• What is needed
Format the entries from the beginning through the line containing "How many series does the legend list? 4" as a JSON list of strings, with one string per line and blank lines omitted.

• Given data
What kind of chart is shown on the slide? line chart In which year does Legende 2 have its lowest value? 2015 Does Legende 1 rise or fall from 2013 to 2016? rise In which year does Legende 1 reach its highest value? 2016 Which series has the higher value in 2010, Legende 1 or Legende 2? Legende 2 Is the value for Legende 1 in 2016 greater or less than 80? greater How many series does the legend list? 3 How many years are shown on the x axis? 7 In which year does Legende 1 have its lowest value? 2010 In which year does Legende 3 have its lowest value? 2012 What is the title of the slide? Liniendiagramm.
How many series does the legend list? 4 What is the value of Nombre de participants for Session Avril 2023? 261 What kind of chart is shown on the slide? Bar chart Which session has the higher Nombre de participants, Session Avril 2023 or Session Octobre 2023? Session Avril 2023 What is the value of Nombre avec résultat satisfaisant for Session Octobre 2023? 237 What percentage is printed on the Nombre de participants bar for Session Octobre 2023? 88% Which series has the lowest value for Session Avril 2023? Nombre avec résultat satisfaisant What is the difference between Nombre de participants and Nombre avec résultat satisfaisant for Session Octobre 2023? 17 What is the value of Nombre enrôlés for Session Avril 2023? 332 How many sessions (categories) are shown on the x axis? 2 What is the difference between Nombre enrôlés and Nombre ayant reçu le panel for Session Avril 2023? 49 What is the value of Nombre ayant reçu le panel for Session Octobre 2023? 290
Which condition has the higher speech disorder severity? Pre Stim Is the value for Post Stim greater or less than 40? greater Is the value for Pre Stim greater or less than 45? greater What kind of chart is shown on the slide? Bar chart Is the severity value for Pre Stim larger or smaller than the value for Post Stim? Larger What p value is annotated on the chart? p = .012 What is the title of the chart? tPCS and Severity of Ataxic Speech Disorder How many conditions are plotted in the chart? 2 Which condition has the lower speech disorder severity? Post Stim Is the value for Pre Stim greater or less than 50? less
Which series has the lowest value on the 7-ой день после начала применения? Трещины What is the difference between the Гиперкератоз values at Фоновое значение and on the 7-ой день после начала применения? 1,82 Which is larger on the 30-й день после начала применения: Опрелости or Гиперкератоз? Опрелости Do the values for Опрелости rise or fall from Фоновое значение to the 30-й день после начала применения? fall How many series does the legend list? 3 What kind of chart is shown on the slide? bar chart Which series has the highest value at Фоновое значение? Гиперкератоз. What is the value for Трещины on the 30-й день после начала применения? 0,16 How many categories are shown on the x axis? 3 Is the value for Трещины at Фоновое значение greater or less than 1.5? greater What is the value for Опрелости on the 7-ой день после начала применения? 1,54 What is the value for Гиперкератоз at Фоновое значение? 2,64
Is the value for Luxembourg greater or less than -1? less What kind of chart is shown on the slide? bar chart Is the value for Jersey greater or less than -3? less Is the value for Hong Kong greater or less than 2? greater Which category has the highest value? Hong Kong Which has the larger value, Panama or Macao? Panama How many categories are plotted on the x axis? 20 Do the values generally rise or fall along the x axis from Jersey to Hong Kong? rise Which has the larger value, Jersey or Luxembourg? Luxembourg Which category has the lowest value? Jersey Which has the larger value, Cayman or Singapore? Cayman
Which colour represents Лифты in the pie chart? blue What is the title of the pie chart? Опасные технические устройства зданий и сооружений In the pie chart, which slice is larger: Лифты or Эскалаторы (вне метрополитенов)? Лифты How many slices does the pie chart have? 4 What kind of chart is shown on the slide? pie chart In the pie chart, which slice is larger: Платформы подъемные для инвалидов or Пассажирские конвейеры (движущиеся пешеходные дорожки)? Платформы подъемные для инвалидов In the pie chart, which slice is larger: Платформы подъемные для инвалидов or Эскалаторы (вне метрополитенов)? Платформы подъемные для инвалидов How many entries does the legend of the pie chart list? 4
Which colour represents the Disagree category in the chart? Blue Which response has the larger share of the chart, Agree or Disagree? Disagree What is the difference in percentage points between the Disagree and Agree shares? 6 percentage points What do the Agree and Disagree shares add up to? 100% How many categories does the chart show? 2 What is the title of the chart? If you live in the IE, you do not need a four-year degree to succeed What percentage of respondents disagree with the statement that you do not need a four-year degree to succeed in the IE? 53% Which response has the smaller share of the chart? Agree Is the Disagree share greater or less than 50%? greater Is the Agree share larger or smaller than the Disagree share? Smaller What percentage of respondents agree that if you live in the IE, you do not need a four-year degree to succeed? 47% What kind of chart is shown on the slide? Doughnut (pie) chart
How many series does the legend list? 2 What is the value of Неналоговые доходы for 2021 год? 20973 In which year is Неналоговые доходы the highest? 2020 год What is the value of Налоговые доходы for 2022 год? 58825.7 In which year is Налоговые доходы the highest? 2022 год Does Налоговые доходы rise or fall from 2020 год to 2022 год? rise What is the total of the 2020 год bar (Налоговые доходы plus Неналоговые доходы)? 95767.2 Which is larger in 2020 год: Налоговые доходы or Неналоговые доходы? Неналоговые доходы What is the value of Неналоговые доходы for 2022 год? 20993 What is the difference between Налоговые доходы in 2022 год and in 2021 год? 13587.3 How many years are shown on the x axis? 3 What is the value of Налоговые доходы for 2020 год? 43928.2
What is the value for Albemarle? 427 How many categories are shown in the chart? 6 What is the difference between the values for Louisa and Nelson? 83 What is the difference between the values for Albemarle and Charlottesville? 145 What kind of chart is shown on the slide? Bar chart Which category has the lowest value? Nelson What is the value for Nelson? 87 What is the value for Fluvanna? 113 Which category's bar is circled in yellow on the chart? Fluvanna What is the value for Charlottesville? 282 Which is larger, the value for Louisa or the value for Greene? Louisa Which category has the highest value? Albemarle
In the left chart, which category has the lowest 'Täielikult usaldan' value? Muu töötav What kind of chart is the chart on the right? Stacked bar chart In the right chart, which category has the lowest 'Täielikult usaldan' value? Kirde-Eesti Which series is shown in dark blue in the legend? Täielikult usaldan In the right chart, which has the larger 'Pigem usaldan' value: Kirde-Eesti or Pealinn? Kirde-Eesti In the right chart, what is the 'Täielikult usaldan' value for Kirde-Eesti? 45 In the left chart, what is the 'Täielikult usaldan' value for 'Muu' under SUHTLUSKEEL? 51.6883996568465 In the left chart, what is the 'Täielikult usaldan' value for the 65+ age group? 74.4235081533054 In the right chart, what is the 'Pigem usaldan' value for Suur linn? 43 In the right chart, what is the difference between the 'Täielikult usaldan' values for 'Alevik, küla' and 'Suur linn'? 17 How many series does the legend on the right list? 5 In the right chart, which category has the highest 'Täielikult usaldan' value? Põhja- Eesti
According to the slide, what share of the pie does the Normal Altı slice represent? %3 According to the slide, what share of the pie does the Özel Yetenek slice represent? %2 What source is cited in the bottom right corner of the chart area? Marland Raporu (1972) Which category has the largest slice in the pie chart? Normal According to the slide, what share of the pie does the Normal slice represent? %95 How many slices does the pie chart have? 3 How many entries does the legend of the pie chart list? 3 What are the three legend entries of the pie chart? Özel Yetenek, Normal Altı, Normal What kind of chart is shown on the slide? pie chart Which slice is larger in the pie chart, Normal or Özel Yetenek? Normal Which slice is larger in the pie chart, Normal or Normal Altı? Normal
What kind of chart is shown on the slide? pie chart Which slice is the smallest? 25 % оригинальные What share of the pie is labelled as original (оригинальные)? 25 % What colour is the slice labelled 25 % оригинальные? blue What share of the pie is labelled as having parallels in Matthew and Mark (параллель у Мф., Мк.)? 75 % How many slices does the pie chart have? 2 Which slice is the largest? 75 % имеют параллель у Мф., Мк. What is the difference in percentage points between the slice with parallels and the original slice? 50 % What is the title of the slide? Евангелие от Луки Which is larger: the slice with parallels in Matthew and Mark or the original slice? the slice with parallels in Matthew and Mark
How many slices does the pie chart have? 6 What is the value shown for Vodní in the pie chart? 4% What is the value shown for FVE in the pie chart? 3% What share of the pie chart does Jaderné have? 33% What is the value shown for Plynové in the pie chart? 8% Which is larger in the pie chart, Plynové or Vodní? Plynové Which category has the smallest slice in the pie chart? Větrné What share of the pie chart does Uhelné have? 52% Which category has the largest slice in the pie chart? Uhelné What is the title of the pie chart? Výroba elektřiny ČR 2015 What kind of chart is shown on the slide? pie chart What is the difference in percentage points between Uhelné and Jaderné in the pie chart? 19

• Task response
[
  "What kind of chart is shown on the slide? line chart In which year does Legende 2 have its lowest value? 2015 Does Legende 1 rise or fall from 2013 to 2016? rise In which year does Legende 1 reach its highest value? 2016 Which series has the higher value in 2010, Legende 1 or Legende 2? Legende 2 Is the value for Legende 1 in 2016 greater or less than 80? greater How many series does the legend list? 3 How many years are shown on the x axis? 7 In which year does Legende 1 have its lowest value? 2010 In which year does Legende 3 have its lowest value? 2012 What is the title of the slide? Liniendiagramm.",
  "How many series does the legend list? 4 What is the value of Nombre de participants for Session Avril 2023? 261 What kind of chart is shown on the slide? Bar chart Which session has the higher Nombre de participants, Session Avril 2023 or Session Octobre 2023? Session Avril 2023 What is the value of Nombre avec résultat satisfaisant for Session Octobre 2023? 237 What percentage is printed on the Nombre de participants bar for Session Octobre 2023? 88% Which series has the lowest value for Session Avril 2023? Nombre avec résultat satisfaisant What is the difference between Nombre de participants and Nombre avec résultat satisfaisant for Session Octobre 2023? 17 What is the value of Nombre enrôlés for Session Avril 2023? 332 How many sessions (categories) are shown on the x axis? 2 What is the difference between Nombre enrôlés and Nombre ayant reçu le panel for Session Avril 2023? 49 What is the value of Nombre ayant reçu le panel for Session Octobre 2023? 290"
]